SELECTED PASSAGE ::
-- BEGIN --

Drama, Insults, and True Friendship

Be not angry that you cannot make others as you wish them to be, since you cannot make yourself as you wish to be. ~Thomas à Kempis, Imitation of Christ, c.1420

In working to create an inclusive autism blogs directory, Kathleen and I have rejected no bloggers who've asked to be listed. We have a small (less than one hand) list of sites we won't list, but other than those very few sites, we welcome everyone to the community.

We don't go around telling the bloggers they have to change what they're doing. We don't go around berating them and browbeating them because we disapprove of a facebook page they've liked.  

I have a simple rule, learned the hard way (trust me), that you don't go crap on other people's personal posts. It was a hard lesson learned by doing that, by trying to argue directly with an individual or two. 

I think you can have an energetic debate; I don't mind disagreement and discussing how we see a situation differently. In fact, I love that. Polite, respectful exchanges are lovely things that I enjoy tremendously, so feel free to tell me how we differ as I don't mind that at all.

-- END --

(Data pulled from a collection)
-- BEGIN --

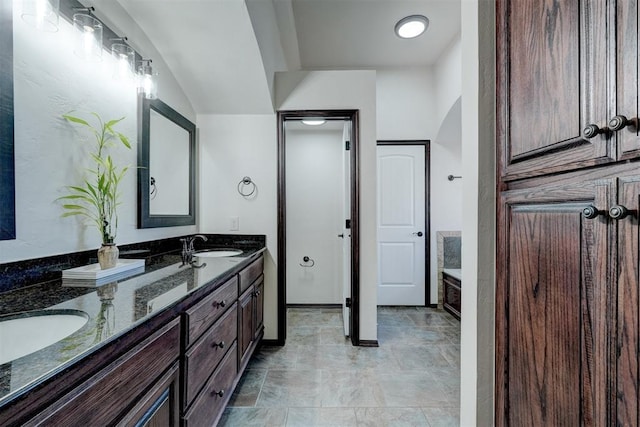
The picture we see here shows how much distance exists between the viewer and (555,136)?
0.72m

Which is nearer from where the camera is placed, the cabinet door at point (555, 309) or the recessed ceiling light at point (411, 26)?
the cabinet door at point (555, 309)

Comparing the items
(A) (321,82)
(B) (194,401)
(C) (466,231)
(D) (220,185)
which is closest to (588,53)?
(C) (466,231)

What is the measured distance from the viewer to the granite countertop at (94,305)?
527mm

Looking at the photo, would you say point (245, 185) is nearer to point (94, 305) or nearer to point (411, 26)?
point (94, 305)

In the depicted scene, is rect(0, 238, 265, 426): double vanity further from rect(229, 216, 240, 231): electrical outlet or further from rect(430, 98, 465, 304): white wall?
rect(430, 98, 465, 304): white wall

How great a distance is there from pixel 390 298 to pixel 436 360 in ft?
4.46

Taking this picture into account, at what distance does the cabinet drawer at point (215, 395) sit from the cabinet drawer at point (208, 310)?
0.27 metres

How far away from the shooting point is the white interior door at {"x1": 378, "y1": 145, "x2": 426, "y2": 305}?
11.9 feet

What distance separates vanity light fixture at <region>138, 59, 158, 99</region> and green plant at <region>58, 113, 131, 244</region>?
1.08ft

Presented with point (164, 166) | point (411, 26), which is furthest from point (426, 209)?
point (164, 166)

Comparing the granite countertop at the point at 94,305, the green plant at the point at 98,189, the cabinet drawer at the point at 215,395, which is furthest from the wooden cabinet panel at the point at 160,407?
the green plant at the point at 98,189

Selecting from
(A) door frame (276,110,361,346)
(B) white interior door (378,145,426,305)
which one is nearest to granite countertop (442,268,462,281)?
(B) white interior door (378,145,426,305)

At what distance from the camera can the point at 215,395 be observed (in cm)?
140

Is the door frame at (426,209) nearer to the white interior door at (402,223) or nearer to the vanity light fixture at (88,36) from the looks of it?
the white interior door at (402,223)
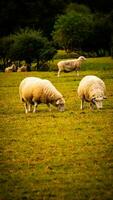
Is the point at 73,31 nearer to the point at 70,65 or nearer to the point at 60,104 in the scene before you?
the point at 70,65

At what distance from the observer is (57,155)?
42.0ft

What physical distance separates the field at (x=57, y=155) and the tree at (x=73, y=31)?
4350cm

-- END --
-- BEGIN --

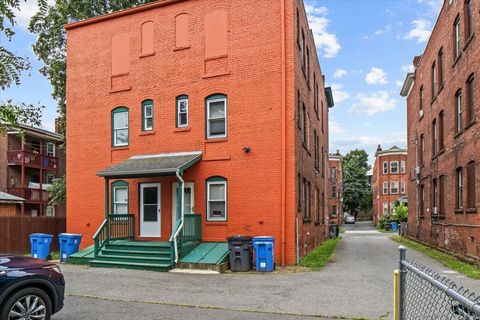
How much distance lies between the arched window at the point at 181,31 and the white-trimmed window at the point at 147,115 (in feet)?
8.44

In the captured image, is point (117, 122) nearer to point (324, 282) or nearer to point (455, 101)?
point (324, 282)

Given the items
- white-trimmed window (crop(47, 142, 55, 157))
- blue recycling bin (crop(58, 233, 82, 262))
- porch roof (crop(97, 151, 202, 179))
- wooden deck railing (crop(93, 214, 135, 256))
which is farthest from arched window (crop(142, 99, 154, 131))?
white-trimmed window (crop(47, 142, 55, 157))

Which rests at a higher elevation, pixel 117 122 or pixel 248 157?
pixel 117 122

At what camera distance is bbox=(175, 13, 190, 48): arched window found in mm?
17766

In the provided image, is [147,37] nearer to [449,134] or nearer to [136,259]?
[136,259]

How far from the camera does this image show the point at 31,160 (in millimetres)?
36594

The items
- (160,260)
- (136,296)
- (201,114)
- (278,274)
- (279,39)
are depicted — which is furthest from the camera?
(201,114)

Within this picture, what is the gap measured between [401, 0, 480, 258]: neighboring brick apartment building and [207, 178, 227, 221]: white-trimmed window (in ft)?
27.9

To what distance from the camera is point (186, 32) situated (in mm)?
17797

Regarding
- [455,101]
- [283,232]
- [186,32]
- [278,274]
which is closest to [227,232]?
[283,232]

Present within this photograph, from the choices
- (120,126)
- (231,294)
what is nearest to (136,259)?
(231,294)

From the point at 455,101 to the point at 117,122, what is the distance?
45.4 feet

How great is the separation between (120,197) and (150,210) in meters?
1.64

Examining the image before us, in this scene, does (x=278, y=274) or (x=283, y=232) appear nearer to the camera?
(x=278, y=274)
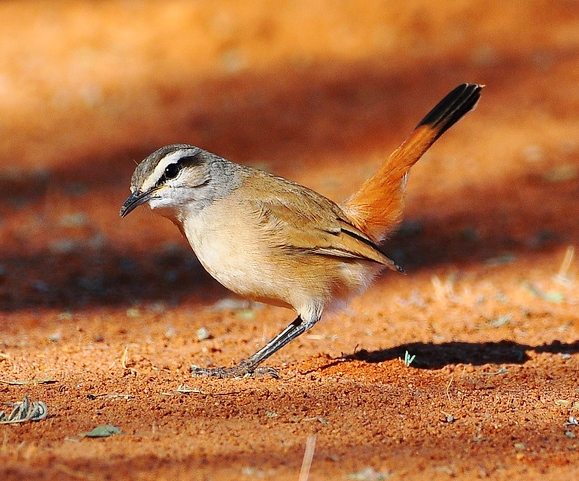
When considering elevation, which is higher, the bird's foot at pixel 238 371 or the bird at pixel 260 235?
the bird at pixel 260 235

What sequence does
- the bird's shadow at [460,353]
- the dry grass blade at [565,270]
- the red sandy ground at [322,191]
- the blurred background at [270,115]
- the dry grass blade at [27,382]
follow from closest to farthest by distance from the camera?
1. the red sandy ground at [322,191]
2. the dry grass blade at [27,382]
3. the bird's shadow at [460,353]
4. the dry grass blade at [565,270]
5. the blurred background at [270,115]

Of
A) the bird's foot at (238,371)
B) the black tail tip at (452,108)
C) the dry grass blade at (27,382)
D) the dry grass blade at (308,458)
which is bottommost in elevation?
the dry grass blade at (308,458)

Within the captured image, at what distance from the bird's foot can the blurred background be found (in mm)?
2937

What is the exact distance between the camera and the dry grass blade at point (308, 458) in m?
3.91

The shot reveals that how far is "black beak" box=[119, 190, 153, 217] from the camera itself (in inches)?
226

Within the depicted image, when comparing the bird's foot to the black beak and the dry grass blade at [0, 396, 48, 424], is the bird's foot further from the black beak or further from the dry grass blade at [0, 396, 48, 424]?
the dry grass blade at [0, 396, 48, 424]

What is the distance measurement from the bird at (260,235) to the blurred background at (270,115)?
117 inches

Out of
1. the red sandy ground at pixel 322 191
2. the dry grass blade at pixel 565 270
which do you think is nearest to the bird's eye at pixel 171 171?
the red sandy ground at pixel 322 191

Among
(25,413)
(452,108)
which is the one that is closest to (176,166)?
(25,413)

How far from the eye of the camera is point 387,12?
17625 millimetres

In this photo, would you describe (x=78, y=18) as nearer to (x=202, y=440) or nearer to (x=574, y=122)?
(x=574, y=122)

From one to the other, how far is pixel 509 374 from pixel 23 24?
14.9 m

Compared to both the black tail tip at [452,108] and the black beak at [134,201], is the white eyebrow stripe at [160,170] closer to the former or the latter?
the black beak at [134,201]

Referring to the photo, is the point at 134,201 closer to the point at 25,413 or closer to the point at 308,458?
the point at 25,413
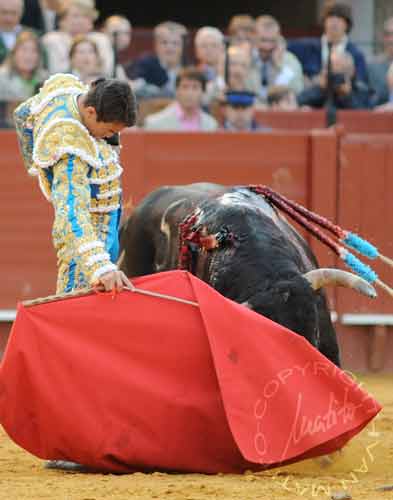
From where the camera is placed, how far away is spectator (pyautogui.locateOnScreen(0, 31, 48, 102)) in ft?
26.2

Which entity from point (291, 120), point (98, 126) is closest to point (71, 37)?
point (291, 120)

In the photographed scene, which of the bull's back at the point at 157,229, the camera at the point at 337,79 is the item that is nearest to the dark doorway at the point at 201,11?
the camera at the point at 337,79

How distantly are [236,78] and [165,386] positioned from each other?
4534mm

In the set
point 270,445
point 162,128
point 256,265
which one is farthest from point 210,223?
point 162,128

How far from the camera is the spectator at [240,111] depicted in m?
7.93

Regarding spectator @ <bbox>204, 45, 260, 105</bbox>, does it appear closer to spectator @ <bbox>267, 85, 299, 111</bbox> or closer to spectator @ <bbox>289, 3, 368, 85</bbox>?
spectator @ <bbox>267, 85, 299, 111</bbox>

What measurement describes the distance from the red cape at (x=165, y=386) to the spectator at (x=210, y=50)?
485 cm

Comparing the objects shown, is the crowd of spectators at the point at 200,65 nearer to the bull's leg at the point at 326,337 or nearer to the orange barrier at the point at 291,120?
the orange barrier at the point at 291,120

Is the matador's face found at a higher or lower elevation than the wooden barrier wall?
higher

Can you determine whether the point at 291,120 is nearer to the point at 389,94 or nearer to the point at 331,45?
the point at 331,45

-- END --
-- BEGIN --

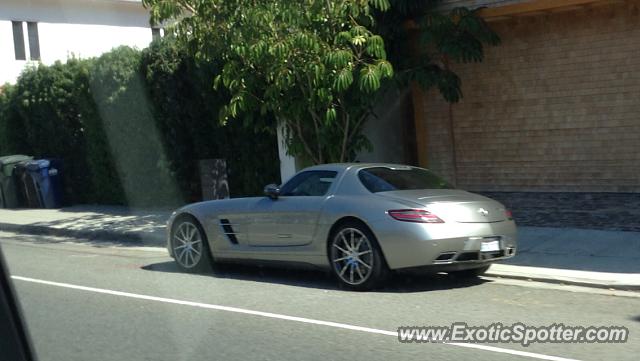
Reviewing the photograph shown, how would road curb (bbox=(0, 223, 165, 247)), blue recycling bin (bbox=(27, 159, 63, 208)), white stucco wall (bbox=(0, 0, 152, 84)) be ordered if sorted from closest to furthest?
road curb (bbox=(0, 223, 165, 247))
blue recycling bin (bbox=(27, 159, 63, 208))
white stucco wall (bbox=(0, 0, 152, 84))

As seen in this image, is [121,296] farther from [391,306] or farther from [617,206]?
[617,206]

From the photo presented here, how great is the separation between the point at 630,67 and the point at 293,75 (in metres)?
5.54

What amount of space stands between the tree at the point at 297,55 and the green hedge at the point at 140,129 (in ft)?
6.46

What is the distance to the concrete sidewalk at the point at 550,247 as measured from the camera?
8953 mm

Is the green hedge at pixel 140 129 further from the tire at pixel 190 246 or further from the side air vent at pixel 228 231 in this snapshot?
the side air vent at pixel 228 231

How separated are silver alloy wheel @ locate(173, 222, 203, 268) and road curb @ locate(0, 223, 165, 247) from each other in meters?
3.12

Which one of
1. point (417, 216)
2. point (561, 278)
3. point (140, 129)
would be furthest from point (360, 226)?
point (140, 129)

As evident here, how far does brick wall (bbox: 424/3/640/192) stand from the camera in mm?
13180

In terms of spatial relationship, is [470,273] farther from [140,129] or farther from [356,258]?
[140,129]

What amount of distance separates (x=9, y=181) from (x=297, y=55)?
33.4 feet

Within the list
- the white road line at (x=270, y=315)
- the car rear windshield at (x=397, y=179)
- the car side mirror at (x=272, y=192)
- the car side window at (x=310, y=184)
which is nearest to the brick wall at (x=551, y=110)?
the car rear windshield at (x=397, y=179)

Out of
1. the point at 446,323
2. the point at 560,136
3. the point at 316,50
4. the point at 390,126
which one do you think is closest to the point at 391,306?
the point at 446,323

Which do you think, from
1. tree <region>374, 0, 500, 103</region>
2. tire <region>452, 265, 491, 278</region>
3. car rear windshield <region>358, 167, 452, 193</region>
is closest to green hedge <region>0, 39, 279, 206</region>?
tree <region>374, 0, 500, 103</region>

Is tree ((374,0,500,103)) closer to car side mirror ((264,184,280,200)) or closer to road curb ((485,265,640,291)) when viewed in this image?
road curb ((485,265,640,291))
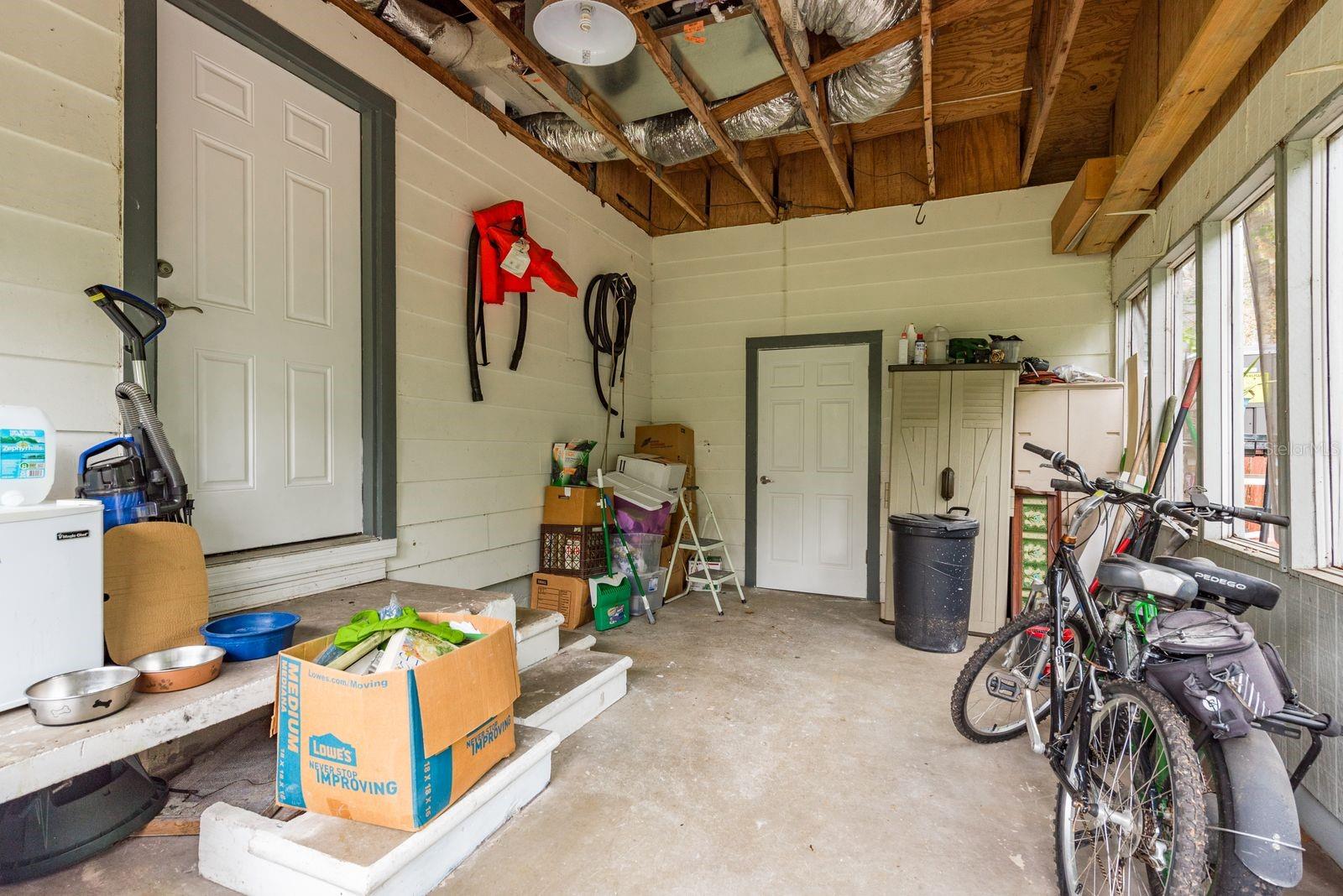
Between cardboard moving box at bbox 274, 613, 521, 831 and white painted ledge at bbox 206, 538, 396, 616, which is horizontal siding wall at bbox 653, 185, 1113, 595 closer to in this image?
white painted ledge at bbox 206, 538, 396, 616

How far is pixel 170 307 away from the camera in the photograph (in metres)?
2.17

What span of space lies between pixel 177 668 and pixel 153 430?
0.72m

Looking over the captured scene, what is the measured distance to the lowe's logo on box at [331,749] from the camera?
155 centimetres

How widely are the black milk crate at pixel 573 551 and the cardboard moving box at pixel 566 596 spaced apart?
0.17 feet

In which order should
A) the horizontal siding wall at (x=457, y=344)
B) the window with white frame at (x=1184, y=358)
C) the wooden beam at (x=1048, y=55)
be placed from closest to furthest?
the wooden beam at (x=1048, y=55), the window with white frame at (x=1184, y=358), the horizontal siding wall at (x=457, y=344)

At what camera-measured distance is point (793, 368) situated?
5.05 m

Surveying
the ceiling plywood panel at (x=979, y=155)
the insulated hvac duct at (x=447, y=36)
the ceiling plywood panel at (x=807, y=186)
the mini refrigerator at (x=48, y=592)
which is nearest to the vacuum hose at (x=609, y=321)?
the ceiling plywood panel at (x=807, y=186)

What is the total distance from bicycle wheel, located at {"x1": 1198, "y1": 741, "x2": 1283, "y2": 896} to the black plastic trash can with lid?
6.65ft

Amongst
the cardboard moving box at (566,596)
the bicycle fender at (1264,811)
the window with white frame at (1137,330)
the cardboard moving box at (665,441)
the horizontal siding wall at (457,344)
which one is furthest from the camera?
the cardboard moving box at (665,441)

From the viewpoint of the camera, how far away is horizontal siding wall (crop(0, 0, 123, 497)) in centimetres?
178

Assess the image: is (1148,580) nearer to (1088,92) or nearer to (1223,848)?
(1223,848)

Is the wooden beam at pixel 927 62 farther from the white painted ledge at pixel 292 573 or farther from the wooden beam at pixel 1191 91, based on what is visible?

-- END --

EXERCISES TO COMPLETE ::
a) Give each piece of attribution that accompanies the opening quotation in the post on drama, insults, and friendship.
b) In the post on drama, insults, and friendship, who works with the writer to create the autism blogs directory?
The records have nothing to do with what is asked here.

ANSWER SET ::
a)
- Thomas à Kempis
- Imitation of Christ
- c.1420

b) Kathleen